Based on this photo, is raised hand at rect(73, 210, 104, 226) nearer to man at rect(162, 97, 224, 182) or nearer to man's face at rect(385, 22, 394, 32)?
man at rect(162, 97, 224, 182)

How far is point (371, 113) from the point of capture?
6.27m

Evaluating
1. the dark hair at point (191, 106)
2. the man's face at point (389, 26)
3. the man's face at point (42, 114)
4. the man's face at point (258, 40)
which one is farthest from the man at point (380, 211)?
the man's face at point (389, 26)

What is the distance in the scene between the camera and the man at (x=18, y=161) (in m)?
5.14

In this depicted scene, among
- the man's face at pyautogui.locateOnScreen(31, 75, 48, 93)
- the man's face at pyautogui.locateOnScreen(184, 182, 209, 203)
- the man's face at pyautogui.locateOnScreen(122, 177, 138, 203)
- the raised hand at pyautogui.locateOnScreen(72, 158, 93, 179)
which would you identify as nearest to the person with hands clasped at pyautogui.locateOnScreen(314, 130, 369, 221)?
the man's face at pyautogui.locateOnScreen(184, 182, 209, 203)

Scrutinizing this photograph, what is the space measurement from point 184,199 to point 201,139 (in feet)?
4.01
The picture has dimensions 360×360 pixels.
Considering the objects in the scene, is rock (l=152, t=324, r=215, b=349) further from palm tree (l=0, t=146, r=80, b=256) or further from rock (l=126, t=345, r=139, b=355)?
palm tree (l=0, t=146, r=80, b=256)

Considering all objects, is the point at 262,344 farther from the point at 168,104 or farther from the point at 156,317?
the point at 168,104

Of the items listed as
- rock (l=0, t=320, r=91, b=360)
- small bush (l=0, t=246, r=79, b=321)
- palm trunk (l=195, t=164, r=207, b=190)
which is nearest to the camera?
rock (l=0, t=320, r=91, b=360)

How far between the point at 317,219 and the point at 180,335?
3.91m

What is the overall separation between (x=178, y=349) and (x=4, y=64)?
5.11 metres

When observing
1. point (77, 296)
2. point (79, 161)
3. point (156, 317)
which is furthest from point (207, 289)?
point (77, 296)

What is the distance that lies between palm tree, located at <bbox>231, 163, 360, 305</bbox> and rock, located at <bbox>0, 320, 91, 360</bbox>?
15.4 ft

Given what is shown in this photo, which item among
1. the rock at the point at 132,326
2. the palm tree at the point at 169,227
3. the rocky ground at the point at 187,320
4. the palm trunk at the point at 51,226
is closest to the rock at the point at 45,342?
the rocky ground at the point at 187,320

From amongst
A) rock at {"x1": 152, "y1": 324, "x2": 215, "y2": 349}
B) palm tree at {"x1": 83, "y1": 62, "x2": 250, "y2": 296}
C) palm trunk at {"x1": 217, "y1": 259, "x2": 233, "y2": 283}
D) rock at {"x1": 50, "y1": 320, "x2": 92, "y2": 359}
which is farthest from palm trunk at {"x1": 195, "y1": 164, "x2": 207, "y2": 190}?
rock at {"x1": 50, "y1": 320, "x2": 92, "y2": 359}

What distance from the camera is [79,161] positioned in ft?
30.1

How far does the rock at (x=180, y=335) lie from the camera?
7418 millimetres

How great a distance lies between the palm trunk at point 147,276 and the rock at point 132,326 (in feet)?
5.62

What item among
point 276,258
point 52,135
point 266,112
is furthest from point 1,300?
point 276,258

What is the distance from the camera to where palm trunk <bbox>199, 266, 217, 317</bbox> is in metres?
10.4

###

■ **Aim**
Copy out the lines word for word, starting at the line that contains "What distance from" and ending at the final line, with both of those lines included.

■ **The output**
What distance from the camera is [79,161] positioned in ft?
30.1

How far does the rock at (x=180, y=335) lie from the camera?
7418 millimetres

How great a distance lies between the palm trunk at point 147,276 and the rock at point 132,326 (in feet)?
5.62

What item among
point 276,258
point 52,135
point 266,112
is furthest from point 1,300?
point 276,258

What is the distance from the camera to where palm trunk <bbox>199, 266, 217, 317</bbox> is in metres?
10.4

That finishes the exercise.